OFF-DYNAMICS REINFORCEMENT LEARNING: TRAINING FOR TRANSFER WITH DOMAIN CLASSIFIERS

Abstract

We propose a simple, practical, and intuitive approach for domain adaptation in reinforcement learning. Our approach stems from the idea that the agent's experience in the source domain should look similar to its experience in the target domain. Building off of a probabilistic view of RL, we achieve this goal by compensating for the difference in dynamics by modifying the reward function. This modified reward function is simple to estimate by learning auxiliary classifiers that distinguish source-domain transitions from target-domain transitions. Intuitively, the agent is penalized for transitions that would indicate that the agent is interacting with the source domain, rather than the target domain. Formally, we prove that applying our method in the source domain is guaranteed to obtain a near-optimal policy for the target domain, provided that the source and target domains satisfy a lightweight assumption. Our approach is applicable to domains with continuous states and actions and does not require learning an explicit model of the dynamics. On discrete and continuous control tasks, we illustrate the mechanics of our approach and demonstrate its scalability to high-dimensional tasks.

1. INTRODUCTION

Reinforcement learning (RL) can automate the acquisition of complex behavioral policies through real-world trial-and-error experimentation. However, many domains where we would like to learn policies are not amenable to such trial-and-error learning, because the errors are too costly: from autonomous driving to flying airplanes to devising medical treatment plans, safety-critical RL problems necessitate some type of transfer learning, where a safer source domain, such as a simulator, is used to train a policy that can then function effectively in a target domain. In this paper, we examine a specific transfer learning scenario that we call domain adaptation, by analogy to domain adaptation problems in computer vision (Csurka, 2017) , where the training process in a source domain can be modified so that the resulting policy is effective in a given target domain. RL algorithms today require a large amount of experience in the target domain.

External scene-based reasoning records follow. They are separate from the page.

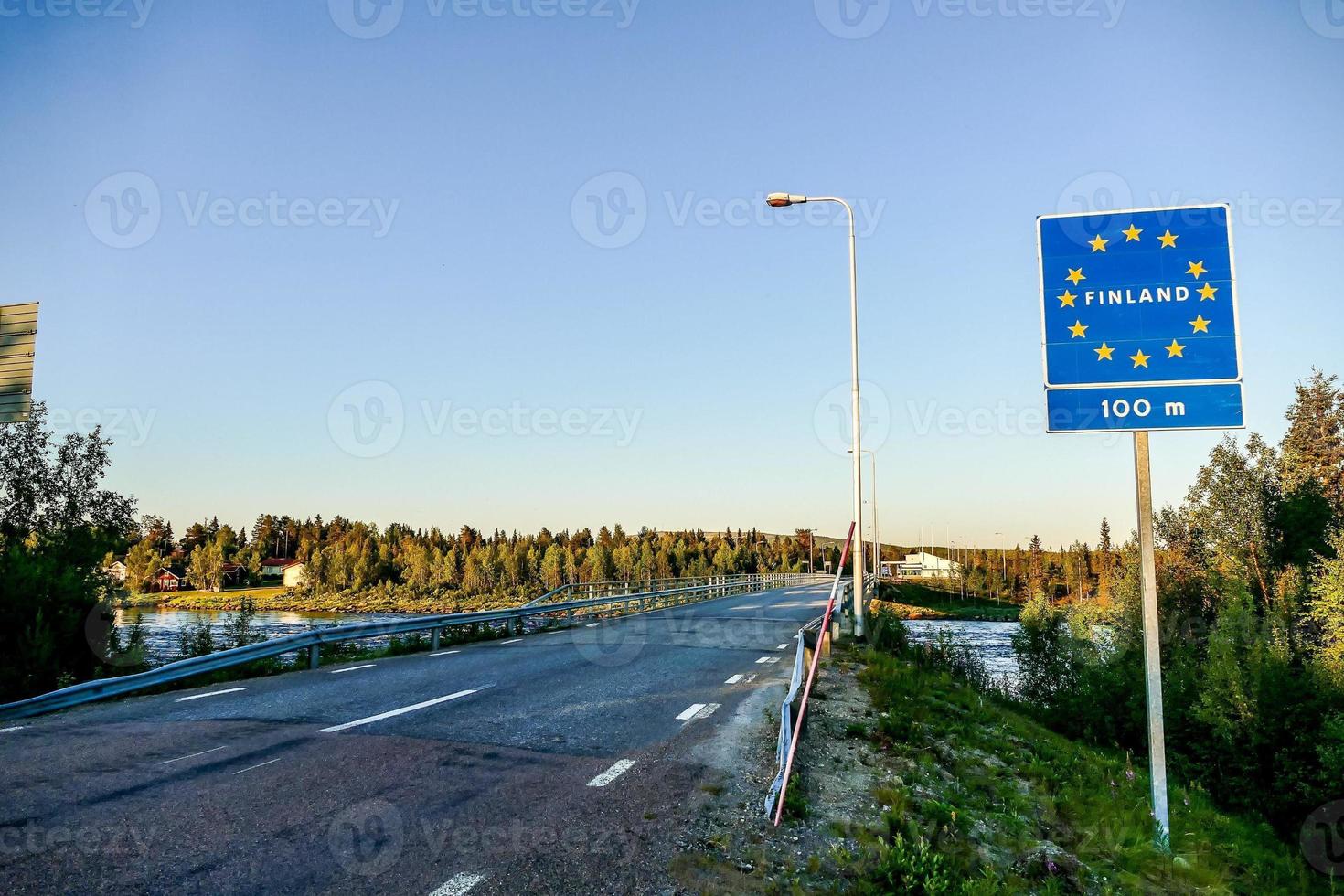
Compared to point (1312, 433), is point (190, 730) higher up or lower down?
lower down

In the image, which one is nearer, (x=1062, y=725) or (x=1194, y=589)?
(x=1062, y=725)

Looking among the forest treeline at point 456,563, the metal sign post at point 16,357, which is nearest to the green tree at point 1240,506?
the forest treeline at point 456,563

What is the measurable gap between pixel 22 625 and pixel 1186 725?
43.1 metres

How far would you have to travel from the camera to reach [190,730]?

However, for many tasks we may have access to a different but structurally similar source domain. While the source domain has different dynamics than the target domain, experience in the source domain is much cheaper to collect. However, transferring policies from one domain to another is challenging because strategies which are effective in the source domain may not be effective in the target domain. For example, aggressive driving may work well on a dry racetrack but fail catastrophically on an icy road.



Figure 1: Our method acquires a policy for the target domain by practicing in the source domain using a (learned) modified reward function.